Direto do Carf

Carf analisa dedutibilidade das despesas com remuneração de debêntures

Autor

  • Alexandre Evaristo Pinto

    é conselheiro do Carf doutorando em Controladoria e Contabilidade pela Universidade de São Paulo doutor em Direito Econômico Financeiro e Tributário pela USP mestre em Direito Comercial pela USP professor do Instituto Brasileiro de Direito Tributário (IBDT) da Fundação Instituto de Pesquisas Contábeis Financeiras e Atuariais (Fipecafi).

14 de fevereiro de 2024, 8h00

Nesta semana trataremos dos precedentes do Carf acerca da dedutibilidade das despesas com remuneração de debêntures.

Ary Oswaldo Mattos Filho assinala que “as debêntures, no Direito brasileiro, são instrumentos de emissão peculiar às sociedades por ações; representam dívida da companhia, compreendendo, além do principal investido, acréscimos resultantes de juros fixos, variáveis ou de participação no lucro da sociedade como um todo ou em determinado empreendimento desta, conforme as obrigações assumidas na escrituração de emissão” [1].

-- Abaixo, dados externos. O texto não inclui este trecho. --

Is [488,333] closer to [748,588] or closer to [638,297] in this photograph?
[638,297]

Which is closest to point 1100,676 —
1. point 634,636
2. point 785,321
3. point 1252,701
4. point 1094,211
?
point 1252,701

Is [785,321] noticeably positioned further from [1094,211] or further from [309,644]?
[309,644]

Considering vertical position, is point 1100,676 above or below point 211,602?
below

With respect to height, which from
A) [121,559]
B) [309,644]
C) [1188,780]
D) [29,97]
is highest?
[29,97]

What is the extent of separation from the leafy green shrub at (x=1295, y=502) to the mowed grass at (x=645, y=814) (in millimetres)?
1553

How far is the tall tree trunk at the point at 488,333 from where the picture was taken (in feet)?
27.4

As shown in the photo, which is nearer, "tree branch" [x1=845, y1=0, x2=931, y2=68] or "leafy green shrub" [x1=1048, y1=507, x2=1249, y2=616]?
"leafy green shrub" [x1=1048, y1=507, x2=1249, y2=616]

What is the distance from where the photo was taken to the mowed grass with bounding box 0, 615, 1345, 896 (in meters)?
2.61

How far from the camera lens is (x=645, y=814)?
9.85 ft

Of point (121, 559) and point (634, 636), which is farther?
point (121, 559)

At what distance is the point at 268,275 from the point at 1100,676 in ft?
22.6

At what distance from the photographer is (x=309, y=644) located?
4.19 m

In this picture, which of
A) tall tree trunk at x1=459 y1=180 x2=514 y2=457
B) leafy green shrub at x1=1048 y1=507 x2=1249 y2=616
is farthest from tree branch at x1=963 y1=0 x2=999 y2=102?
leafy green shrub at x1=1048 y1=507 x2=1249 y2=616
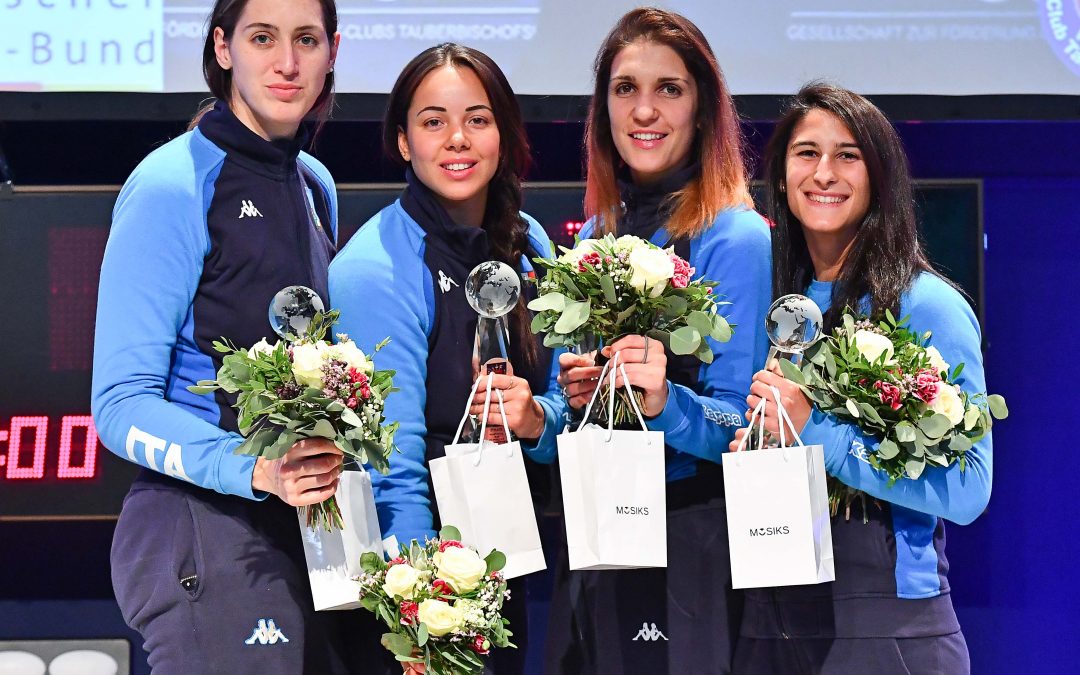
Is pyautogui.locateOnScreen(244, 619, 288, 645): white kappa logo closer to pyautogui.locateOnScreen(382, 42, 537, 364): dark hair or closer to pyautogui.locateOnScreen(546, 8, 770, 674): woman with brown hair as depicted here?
pyautogui.locateOnScreen(546, 8, 770, 674): woman with brown hair

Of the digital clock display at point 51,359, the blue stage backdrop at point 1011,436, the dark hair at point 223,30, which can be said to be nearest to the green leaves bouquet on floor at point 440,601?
the dark hair at point 223,30

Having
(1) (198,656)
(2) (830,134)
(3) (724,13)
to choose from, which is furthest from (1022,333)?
(1) (198,656)

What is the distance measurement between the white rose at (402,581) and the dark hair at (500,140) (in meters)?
0.62

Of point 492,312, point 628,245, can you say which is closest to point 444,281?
point 492,312

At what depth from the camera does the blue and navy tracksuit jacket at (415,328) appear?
243cm

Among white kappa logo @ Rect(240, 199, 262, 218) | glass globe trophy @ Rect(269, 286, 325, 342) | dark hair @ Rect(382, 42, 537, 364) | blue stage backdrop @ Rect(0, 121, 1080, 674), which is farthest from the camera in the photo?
blue stage backdrop @ Rect(0, 121, 1080, 674)

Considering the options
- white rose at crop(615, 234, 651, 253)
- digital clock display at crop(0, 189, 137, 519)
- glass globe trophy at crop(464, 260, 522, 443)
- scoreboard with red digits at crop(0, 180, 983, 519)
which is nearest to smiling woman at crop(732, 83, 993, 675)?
A: white rose at crop(615, 234, 651, 253)

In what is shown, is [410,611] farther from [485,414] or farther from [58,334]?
[58,334]

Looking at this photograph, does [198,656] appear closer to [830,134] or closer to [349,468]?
[349,468]

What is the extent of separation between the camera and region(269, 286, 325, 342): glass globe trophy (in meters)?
2.25

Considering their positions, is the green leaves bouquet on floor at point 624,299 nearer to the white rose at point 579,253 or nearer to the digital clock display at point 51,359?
the white rose at point 579,253

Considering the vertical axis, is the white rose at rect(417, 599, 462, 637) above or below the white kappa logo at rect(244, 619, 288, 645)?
above

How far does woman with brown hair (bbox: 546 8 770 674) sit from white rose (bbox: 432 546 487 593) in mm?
418

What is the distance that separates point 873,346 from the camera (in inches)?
91.5
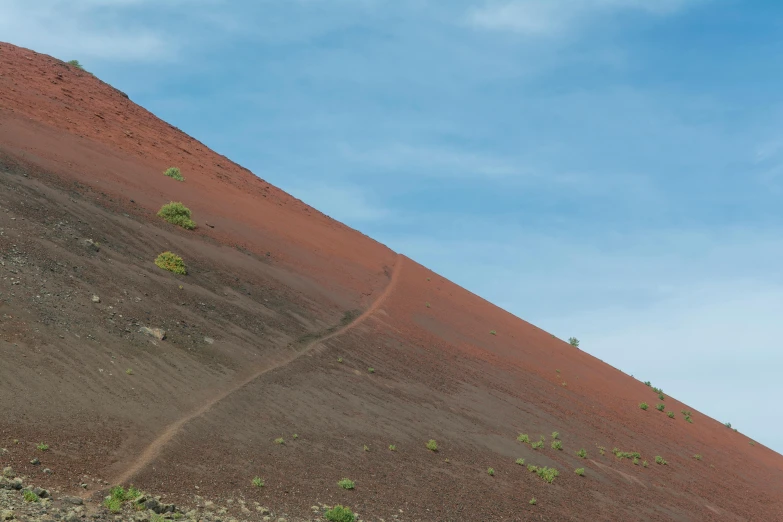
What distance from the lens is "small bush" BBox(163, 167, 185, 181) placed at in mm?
36053

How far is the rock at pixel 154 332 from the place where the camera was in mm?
19269

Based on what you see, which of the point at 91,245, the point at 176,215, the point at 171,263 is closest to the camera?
the point at 91,245

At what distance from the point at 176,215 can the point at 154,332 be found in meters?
10.5

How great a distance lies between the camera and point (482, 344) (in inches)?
1268

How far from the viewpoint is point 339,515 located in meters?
14.3

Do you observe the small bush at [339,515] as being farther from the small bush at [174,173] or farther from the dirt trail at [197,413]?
the small bush at [174,173]

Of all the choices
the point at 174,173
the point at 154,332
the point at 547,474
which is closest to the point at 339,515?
the point at 154,332

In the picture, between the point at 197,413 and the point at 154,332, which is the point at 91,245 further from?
the point at 197,413

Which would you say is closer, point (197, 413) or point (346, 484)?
point (346, 484)

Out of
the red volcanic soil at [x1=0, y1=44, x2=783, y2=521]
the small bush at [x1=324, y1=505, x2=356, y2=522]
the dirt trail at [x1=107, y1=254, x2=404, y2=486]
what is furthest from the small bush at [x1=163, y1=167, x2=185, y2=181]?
the small bush at [x1=324, y1=505, x2=356, y2=522]

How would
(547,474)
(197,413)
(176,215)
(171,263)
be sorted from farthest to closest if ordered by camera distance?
(176,215), (171,263), (547,474), (197,413)

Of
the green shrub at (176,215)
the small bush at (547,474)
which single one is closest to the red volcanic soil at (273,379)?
the small bush at (547,474)

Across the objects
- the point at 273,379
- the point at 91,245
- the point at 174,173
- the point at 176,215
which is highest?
the point at 174,173

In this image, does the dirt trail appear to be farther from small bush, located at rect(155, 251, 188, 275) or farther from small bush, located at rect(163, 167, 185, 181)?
small bush, located at rect(163, 167, 185, 181)
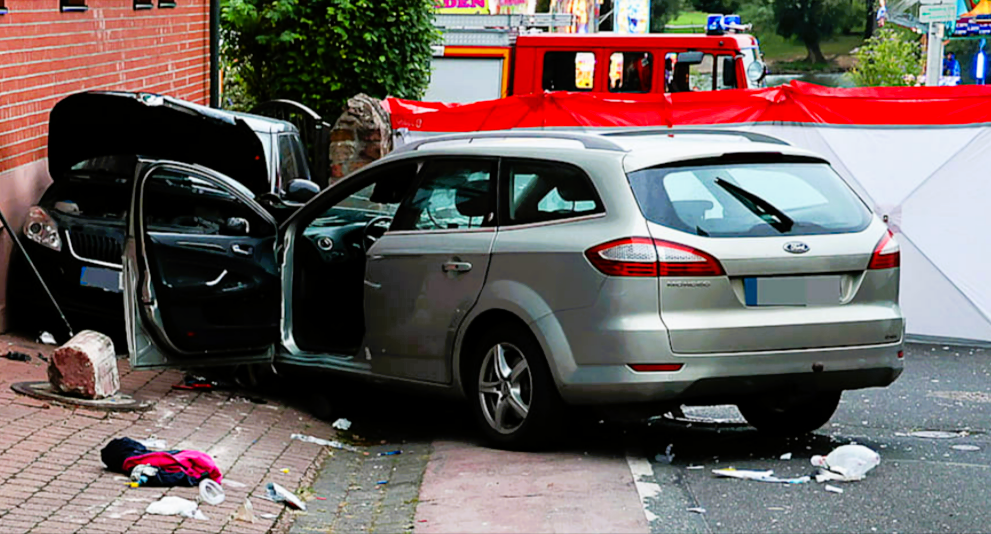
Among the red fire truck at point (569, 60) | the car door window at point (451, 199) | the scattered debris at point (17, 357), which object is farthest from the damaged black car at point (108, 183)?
the red fire truck at point (569, 60)

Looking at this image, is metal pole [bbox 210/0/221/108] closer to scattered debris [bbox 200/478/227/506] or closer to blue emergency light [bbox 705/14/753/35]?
blue emergency light [bbox 705/14/753/35]

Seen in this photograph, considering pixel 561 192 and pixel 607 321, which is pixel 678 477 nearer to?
pixel 607 321

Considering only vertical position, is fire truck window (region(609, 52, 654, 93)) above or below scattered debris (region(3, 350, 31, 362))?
above

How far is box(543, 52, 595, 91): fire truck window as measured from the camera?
72.3 feet

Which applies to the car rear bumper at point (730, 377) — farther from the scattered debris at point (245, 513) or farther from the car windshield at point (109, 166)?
the car windshield at point (109, 166)

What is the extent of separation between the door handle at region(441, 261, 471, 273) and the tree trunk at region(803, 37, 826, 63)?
6104 cm

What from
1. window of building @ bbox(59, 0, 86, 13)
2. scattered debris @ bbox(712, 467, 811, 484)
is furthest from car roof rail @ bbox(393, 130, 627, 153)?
window of building @ bbox(59, 0, 86, 13)

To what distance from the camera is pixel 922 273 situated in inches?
499

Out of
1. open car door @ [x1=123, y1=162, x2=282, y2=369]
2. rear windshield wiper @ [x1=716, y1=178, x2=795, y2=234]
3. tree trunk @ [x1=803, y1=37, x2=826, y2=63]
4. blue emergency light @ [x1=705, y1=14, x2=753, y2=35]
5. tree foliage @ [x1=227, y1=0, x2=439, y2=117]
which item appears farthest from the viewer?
tree trunk @ [x1=803, y1=37, x2=826, y2=63]

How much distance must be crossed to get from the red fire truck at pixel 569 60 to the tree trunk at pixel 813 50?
46.0 metres

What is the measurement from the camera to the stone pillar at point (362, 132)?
49.0 ft

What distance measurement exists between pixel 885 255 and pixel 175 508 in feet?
12.0

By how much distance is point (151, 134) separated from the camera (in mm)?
11555

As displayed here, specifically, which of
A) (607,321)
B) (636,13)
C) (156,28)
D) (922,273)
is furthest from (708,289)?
(636,13)
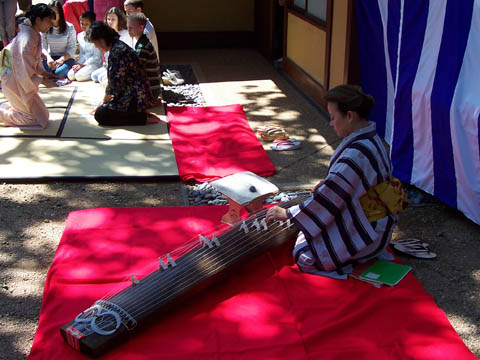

De igual modo, Marcos Paulo de Almeida Salles pondera que a debênture é um valor mobiliário, que representa um crédito contra o emitente, assegurando aos seus titulares iguais direitos decorrentes da subdivisão da obrigação contraída na unidade de escritura de emissão [2].

Assim, a debênture é um valor mobiliário de emissão de uma sociedade por ações, sendo uma das formas de financiamento de tal tipo de sociedade. Com relação à remuneração da debênture, o artigo 56 da Lei n. 6.404/76 estabelece que ela poderá assegurar ao seu titular juros, fixos ou variáveis, participação no lucro da companhia e prêmio de reembolso.

Dessa forma, embora grande parte das debêntures estabeleça uma remuneração na forma de juros fixos ou variáveis, há possibilidade legal de que a debênture remunere o seu titular por meio de uma participação no lucro da companhia.

Como uma obrigação presente da entidade de transferir um recurso econômico como resultado de eventos passados, os recursos oriundos da emissão de uma debênture são registrados como um passivo da companhia.

A remuneração dos debenturistas é registrada no passivo de acordo com o regime de competência em contrapartida a uma despesa registrada no resultado do exercício.

Spacca

Diante de tal cenário, resta discutir a dedutibilidade de tal despesa para fins de apuração do imposto de renda. Quando a forma de remuneração das debêntures é um juro fixo ou variável, essa despesa financeira será considerada dedutível, a princípio.

Por sua vez, quando a forma de remuneração das debêntures é a participação no lucro da companhia, o artigo 58, II, do Decreto-lei nº 1.598/77 determina que as pessoas jurídicas podem excluir do lucro líquido as participações asseguradas a debêntures de sua emissão.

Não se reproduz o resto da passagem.